July 28, 2004

WALK From Box To Box

We're not alone here wrestling with how to combine big-box retailers like Target and Lowe's with creating a more walkable community with a sense of place.

In Lawrence, Kansas, planners from the Smart Growth Leadership Institute suggested that future development in the city's two commercial corridors "should include plazas, pocket parks and a lot of sidewalks," the Lawrence Journal-World reports. "'Big box' stores like SuperTarget, 3201 S. Iowa, should 'integrate pedestrian walkways with surrounding development to provide a sense of safety and comfort for pedestrians,' the experts said in their report, now available on the Lawrence-Douglas County Planning Department's Web site, www.lawrenceplanning.org.
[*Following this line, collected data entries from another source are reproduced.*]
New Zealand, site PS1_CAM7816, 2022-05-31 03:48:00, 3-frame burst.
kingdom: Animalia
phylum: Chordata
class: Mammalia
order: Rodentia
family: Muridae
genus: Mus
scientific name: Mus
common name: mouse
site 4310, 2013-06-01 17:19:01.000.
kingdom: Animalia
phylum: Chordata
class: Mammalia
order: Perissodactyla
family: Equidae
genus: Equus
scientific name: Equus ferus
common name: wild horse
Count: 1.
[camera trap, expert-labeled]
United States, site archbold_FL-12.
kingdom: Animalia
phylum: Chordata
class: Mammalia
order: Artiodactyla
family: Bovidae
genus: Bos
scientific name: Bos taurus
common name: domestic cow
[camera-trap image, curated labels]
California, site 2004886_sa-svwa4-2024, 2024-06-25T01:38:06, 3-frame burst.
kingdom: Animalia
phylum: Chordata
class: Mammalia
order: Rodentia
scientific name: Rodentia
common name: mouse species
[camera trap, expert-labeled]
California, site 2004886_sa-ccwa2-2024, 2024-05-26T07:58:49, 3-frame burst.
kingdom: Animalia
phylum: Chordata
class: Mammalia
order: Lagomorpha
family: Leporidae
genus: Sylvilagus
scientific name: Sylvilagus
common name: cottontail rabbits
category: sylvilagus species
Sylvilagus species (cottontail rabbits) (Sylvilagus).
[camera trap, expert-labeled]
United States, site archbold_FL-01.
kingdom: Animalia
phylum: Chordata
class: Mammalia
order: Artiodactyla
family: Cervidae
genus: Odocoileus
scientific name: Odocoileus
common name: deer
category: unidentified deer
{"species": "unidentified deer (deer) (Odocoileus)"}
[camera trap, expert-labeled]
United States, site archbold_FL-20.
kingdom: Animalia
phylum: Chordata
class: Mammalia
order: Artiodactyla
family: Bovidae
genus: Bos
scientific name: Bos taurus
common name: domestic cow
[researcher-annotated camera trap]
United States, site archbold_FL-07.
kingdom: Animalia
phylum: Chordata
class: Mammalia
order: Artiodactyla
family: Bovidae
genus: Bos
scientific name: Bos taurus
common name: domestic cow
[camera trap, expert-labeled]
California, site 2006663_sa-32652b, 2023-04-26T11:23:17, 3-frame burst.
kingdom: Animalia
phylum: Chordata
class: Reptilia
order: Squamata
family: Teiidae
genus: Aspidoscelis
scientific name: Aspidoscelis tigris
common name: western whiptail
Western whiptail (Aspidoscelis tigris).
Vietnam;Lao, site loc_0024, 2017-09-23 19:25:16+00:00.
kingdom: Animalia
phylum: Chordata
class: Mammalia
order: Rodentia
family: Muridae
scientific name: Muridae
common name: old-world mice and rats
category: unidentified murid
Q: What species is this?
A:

Sound familiar? As I posted earlier, the Framingham Planning Department is now considering a request from Lowe's to build a store on Rte. 30 at the Verizon site. Developers want it on the back of the property, like surrounding pedestrian-hostile retailers that create an unsightly, suburban sprawl district around Target, BJ's and Super Stop & Shop.

Planning Board vice chair Ann Welles wants the new store to be closer to the street, creating a better streetscape, and I fervently agree -- as well as including designs that make the area pedestrian friendly, not simply creating sidewalks no one wants to use.

"[Lawrence] Planning Commissioner Bonnie Johnson, a member of the commission's design guidelines subcommittee, praised the pedestrian-friendliness of the recommendations," says the Journal-World article. " 'I think it's creating, in all parts of the city, different options for how to get somewhere,' Johnson said last week. 'So that if you do park and you're visiting Target, it would be fine to leave your car there and walk to JC Penney's, instead of getting in your car ... like you have to do today' ."

Hopefully, Framingham's Planning Board will come to the same conclusion.